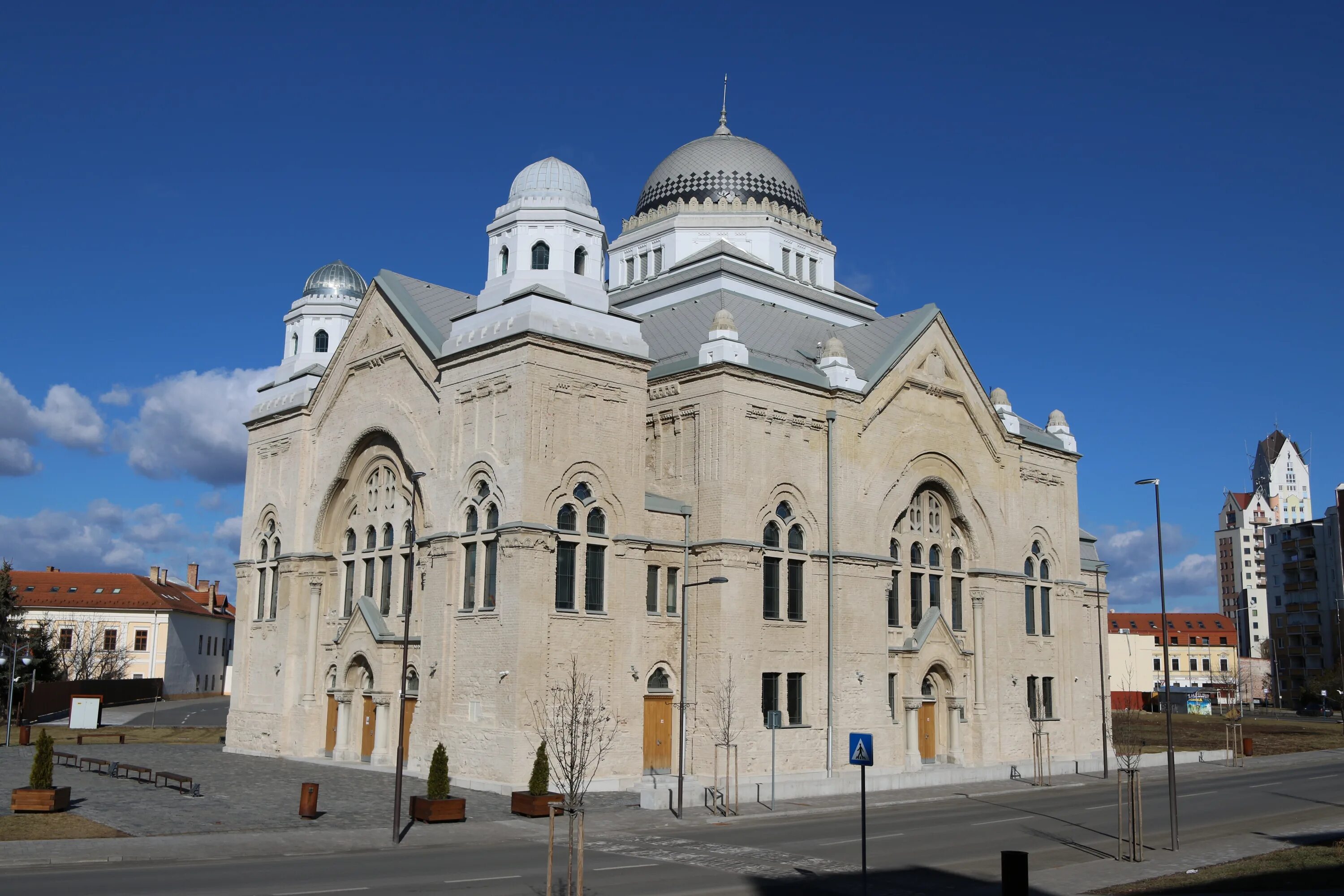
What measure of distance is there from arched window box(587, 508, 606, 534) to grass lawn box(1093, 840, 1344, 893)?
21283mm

* * *

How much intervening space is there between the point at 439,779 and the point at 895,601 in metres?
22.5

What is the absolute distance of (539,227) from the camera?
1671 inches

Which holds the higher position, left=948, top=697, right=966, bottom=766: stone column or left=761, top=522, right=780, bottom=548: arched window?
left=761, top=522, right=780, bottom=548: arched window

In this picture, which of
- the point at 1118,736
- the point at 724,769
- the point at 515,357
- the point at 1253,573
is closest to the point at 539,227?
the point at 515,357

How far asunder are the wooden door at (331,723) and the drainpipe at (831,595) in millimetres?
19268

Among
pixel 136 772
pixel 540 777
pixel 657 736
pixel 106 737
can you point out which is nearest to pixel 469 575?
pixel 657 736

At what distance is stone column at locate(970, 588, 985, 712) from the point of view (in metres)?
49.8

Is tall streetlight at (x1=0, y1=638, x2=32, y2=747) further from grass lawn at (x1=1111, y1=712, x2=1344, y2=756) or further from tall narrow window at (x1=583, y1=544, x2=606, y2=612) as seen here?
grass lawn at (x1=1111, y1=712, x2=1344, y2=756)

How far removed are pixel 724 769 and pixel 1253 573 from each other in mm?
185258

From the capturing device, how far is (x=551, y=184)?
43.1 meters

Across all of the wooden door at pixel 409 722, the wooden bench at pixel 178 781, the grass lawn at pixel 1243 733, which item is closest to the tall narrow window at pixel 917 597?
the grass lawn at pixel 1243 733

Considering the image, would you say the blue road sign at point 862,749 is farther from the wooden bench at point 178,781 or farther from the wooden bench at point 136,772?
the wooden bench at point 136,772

==

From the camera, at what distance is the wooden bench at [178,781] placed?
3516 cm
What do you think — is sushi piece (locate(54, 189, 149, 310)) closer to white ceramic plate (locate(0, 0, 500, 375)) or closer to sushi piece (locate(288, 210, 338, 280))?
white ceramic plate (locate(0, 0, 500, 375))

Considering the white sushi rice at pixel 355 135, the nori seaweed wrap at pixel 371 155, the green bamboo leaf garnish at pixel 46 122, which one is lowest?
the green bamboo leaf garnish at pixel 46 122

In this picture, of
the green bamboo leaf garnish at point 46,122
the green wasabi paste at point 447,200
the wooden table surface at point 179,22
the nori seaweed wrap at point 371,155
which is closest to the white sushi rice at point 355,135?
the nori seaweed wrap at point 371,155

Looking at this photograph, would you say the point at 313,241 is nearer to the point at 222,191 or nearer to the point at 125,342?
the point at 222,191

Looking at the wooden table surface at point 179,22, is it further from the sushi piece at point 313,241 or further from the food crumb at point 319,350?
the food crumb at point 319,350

Requirements » Copy out, word for word, the lines of the records above that begin with the line containing "How much intervening" and end with the line containing "1671 inches".

Exercise output »
How much intervening space is there between the point at 439,779 and the point at 895,601 in metres?
22.5

What is the absolute distance of (539,227) from the camera?
1671 inches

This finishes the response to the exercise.